What 550 5.7.1 Means
Microsoft 365 (and Outlook.com) returns '550 5.7.1 Unable to relay' when you ask the server to deliver mail it can't (or won't) deliver. The two main causes: you sent mail to a domain that isn't hosted at the connected server, or you're trying to send outbound through Microsoft's relay without proper authentication.
Microsoft 365 and Office 365 tenants, Outlook.com, and Exchange Online. The exact wording is consistent across Microsoft's mail infrastructure.
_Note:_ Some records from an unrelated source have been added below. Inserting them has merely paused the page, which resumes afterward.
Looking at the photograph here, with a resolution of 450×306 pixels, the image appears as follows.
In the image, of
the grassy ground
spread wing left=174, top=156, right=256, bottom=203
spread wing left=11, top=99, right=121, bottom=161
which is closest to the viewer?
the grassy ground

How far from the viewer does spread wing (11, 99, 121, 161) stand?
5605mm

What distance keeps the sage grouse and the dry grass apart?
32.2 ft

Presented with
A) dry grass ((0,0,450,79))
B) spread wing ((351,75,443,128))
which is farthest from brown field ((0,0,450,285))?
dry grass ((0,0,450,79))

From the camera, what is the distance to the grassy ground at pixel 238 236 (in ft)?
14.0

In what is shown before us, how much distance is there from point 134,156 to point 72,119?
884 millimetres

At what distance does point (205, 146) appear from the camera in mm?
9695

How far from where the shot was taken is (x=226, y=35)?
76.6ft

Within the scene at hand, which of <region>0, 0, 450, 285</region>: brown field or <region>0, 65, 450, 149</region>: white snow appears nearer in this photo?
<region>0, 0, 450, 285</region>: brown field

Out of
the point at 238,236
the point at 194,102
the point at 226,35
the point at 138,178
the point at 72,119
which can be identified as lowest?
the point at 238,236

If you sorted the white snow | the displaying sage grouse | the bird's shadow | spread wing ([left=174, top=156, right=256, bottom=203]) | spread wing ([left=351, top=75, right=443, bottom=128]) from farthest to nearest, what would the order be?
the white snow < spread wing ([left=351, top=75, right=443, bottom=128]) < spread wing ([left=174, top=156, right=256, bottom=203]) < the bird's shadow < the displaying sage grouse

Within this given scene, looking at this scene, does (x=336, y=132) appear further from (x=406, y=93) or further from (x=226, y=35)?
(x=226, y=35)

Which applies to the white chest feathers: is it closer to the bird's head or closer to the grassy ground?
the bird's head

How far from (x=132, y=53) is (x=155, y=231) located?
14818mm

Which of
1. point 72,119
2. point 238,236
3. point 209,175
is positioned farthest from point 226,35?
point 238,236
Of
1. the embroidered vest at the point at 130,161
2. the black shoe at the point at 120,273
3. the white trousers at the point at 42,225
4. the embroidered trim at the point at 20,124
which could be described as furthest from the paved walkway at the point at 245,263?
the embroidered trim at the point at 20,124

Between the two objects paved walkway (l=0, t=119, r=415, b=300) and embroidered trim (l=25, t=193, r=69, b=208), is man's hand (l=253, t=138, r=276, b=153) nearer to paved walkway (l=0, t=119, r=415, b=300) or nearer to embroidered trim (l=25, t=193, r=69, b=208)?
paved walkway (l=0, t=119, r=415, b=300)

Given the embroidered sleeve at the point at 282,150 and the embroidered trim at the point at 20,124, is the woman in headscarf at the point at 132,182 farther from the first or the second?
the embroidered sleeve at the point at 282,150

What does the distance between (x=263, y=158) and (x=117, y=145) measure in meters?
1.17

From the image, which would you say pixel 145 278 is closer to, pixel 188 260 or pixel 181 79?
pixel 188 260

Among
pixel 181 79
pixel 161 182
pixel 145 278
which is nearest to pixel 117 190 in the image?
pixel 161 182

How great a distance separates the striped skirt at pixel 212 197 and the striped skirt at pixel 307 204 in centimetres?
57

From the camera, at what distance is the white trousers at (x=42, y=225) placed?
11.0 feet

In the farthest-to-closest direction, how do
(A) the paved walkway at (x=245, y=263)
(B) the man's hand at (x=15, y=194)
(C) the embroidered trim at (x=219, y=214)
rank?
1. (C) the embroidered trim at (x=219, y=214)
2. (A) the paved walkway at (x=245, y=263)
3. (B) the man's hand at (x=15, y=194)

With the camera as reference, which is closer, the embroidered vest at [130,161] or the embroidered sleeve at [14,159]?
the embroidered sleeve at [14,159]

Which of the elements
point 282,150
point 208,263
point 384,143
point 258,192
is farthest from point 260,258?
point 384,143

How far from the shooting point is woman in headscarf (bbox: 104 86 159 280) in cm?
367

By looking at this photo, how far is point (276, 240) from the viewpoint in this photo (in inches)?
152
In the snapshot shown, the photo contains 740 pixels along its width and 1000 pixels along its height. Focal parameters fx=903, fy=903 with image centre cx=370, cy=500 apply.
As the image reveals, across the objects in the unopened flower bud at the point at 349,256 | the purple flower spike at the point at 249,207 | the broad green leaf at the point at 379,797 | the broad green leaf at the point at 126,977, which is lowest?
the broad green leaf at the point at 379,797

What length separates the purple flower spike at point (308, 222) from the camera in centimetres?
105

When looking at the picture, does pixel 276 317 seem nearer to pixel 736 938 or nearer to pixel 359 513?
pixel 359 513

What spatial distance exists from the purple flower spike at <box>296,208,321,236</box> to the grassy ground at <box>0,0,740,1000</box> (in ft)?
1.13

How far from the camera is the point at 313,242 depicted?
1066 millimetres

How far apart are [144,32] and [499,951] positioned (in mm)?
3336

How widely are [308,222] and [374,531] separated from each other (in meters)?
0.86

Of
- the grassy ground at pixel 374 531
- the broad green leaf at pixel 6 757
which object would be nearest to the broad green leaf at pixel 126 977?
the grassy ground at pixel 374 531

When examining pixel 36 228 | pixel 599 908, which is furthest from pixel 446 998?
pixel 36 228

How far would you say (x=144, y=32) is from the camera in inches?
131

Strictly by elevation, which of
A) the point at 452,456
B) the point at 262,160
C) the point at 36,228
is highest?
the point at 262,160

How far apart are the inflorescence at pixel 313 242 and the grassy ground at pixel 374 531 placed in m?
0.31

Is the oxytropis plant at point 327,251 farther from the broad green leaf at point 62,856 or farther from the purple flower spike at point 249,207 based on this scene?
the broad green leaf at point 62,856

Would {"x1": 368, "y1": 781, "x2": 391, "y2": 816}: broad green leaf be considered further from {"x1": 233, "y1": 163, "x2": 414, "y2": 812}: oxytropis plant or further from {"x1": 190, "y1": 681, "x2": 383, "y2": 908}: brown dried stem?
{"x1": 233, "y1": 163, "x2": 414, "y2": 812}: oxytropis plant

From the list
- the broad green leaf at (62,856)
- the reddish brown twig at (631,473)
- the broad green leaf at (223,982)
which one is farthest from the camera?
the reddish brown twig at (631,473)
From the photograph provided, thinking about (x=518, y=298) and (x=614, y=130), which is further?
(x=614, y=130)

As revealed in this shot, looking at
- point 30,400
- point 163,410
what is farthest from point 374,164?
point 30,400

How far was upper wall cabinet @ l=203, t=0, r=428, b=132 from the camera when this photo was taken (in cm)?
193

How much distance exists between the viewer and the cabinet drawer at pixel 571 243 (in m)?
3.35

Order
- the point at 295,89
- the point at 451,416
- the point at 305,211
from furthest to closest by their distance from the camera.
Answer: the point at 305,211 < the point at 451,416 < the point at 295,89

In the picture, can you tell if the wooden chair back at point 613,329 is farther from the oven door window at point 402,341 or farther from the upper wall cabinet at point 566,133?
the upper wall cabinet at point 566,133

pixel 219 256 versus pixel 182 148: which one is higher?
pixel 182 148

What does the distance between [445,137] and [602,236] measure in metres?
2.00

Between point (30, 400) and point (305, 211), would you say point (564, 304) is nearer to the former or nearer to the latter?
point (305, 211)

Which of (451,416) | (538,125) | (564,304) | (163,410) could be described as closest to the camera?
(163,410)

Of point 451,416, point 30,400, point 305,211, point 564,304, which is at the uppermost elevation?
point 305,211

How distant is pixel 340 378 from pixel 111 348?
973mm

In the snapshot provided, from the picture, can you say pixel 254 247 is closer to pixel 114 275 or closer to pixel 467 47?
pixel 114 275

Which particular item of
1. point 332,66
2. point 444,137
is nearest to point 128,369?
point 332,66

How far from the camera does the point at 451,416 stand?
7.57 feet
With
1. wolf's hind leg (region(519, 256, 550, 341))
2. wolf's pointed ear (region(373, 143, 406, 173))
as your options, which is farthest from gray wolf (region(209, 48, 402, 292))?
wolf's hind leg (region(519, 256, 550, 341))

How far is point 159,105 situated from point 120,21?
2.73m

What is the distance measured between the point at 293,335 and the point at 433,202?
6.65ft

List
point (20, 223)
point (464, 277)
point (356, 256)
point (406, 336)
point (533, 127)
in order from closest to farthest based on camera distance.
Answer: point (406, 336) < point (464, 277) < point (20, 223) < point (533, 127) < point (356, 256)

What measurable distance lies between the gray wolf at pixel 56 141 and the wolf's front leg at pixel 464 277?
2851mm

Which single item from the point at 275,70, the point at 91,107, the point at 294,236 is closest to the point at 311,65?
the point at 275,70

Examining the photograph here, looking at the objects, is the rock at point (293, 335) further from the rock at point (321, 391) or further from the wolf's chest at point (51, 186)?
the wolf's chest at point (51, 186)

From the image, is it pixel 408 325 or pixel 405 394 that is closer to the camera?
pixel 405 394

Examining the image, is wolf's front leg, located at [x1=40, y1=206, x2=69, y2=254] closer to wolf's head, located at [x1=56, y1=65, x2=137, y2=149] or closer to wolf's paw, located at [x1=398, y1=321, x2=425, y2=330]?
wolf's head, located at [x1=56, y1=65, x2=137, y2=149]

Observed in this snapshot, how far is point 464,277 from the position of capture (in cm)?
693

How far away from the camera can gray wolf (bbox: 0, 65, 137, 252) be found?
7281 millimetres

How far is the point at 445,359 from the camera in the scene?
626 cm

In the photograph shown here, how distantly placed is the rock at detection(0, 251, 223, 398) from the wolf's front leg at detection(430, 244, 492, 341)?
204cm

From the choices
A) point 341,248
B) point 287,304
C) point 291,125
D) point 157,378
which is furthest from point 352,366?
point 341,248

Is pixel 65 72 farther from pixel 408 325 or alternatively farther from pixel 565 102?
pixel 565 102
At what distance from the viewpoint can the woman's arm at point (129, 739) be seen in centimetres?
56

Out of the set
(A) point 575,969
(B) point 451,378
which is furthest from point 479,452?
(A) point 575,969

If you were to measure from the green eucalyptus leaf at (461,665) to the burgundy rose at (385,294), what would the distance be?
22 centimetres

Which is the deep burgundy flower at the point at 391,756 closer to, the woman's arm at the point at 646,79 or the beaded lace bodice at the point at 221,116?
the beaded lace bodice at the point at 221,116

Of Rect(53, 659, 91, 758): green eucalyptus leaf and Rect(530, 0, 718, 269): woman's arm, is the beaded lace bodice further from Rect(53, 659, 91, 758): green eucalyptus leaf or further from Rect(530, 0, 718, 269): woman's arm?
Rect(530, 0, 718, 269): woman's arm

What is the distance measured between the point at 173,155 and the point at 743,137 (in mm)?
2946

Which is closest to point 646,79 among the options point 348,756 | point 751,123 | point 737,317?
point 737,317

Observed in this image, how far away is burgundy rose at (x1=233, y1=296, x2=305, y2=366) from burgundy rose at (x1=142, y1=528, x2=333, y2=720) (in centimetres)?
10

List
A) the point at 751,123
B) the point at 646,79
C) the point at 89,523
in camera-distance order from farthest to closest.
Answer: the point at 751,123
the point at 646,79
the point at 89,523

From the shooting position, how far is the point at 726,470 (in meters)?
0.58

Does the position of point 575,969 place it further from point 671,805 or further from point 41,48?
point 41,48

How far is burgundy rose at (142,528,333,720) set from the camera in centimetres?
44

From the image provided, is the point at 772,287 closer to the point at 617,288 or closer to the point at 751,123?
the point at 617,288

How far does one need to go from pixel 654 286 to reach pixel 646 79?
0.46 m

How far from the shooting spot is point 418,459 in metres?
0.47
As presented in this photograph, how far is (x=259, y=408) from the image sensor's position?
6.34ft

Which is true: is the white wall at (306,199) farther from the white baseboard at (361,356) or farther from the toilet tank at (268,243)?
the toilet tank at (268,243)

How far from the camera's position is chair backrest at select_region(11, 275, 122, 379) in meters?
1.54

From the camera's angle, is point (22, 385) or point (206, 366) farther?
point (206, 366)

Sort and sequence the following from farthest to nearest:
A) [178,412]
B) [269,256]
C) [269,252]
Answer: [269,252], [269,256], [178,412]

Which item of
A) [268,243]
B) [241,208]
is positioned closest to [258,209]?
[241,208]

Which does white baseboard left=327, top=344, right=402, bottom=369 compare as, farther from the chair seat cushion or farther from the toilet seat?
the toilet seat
You're sending to a domain not hosted at the server you connected to (most common: wrong MX target); OR you're trying to send outbound through Microsoft's SMTP relay without authentication; OR you're sending via an Exchange Online connector that's misconfigured.
How to Fix 550 5.7.1
- 1
Verify the recipient's MX record
Use the MX Lookup tool at coldrelay.com/tools/mx-lookup against the recipient domain to confirm where their mail actually goes. If your sending platform is hitting a stale MX, 'unable to relay' is the consistent response. Send to the canonical MX target.
- 2
If sending outbound through Microsoft relay — authenticate properly
Microsoft's SMTP relay (smtp.office365.com) requires authentication via OAuth2 or AUTH LOGIN with a service account that has 'Send As' permissions. Anonymous relay is disabled. Verify your sending platform is configured with the right service account credentials.
- 3
Check for stale Exchange connectors
If you're an admin and your tenant has custom outbound connectors (Exchange Admin → Mail Flow → Connectors), verify the connector configuration. Common issue: a 'Smart Host' set to a non-existent or unauthorized server. Connectors that route through unauthorized hosts trigger unable-to-relay.
- 4
Verify your sending IP is allowed in tenant restrictions
Microsoft 365 tenants can configure IP allowlists for outbound relay. If your sending platform's IPs aren't on the list, 'unable to relay' is returned regardless of credentials. Check Exchange Admin Center → Mail Flow → Connectors → outbound rules.
- 5
Consider whether you need Microsoft relay at all
Most cold email senders don't use Microsoft's outbound relay; they send directly from ColdRelay's dedicated mail servers. If you're going through Microsoft's relay only because your mailboxes are Microsoft 365, you can usually skip the relay and send directly via the mailbox's SMTP endpoint.
References
550 5.7.1 in the Cold Email Context
'Unable to relay' is a setup-time error for cold email — once your sending platform is configured correctly with the right SMTP host and credentials, it stops appearing. ColdRelay provisions each customer's mailboxes with a dedicated SMTP host (box.YOURDOMAIN.com) that doesn't route through Microsoft's general relay; your sending platform talks directly to your dedicated mail server. The 'unable to relay' scenario typically arises only if a customer tries to bypass the ColdRelay mail server and send through some other route — which is unnecessary and not supported.
Frequently Asked Questions
Why does Microsoft block anonymous relay?
Anonymous relay is a primary spam vehicle — open relays get abused within hours of discovery. Microsoft 365 (and modern Exchange) requires authentication for outbound relay by default, with strict per-tenant configuration for any unauthenticated bypass paths.
Can I send to non-Microsoft addresses through Microsoft's relay?
Yes, with proper authentication. Microsoft's relay accepts outbound to any domain when you authenticate as a tenant user. The 'unable to relay' specifically means you're either not authenticated or you're hitting a connector that's restricted.
Is this the same error as 5.7.1 spam policy?
Same code (5.7.1) but different cause and text. 'Unable to relay' is a routing/authentication issue. Spam policy is a content/reputation issue. The descriptive text after 5.7.1 is what distinguishes them.
Should I use Microsoft's smtp.office365.com for cold email?
If your mailboxes are in M365, sending through smtp.office365.com is fine — authenticate as the mailbox user. But ColdRelay's dedicated mail servers (separate from Microsoft's shared smtp.office365.com) generally give better deliverability for cold email because they're not on shared Microsoft infrastructure.